Mohamad Amirul Hadi bin Zainal (born 27 May 1986) is a Malaysian former professional footballer who last plays for Malaysian club Johor Darul Ta'zim II and the Malaysian national team as a central midfielder. Born in Alor Gajah, Malacca but raised in Klang, Selangor, Amirul is the son of former top Selangor player in 1990s, Zainal Nordin.

Club career

Pahang FA
Amirul Hadi joined Pahang from Selangor ahead of the 2013 season. For Pahang, he played as a central midfielder. He was man of the match as Pahang took a one-goal lead in the quarter-final of the 2013 Malaysia Cup against PKNS, and on 3 November 2013, he assisted Pahang to defeat Kelantan 1–0 in the Cup Final which ended the team's 21-year drought in the Cup. In the 2013 Malaysia Super League season, he scored once in 19 appearances. After reviving his career with Pahang FA and helped them to lift the long sought trophy, he decided to not extend the contract with them for the upcoming season as he joined Johor Darul Takzim FC later for the new challenge down south.

International career
Amirul has represented the Malaysian under-23 side for the 2008 Olympic Games qualifier. He scored a brilliant solo goal against the Hong Kong under-23 teams in the qualifier.

Amirul made his senior debut against Bahrain in 2010 FIFA World Cup qualifier. Malaysia lost their first match of the qualifier 4–1 before drawing 0–0 at Shah Alam. Amirul also represented the Malaysia XI squad against Chelsea F.C. at Shah Alam Stadium on 29 July 2008. He was one of Malaysia's more impressive player in the match after getting three attempts on goal but failed to score. The Malaysia XI eventually lost 0–2. However, Chelsea coach Luiz Felipe Scolari praised the Malaysia XI for giving a good fight against his team.

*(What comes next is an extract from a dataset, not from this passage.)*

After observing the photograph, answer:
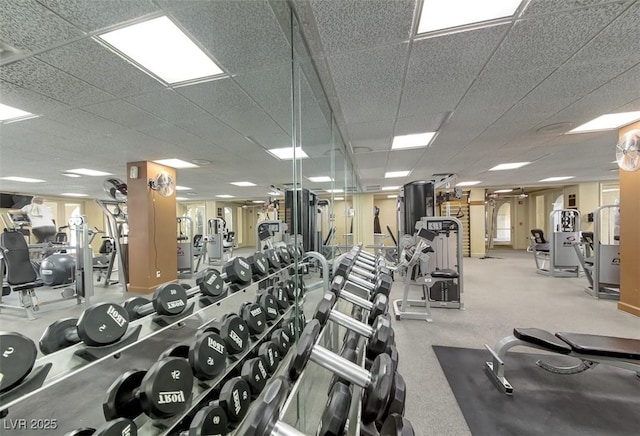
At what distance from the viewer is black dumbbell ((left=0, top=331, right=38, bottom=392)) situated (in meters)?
0.71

Amirul scored his first international senior goal against Myanmar in 2008 Merdeka Tournament. He was also part of the 2009 Southeast Asian Games winning squad.

In November 2010, Amirul was called up to the Malaysia national squad by coach K. Rajagopal for the 2010 AFF Suzuki Cup. Amirul scored in the final group game against Laos in a 5–1 victory. Malaysia won the 2010 AFF Suzuki Cup title for the first time in their history.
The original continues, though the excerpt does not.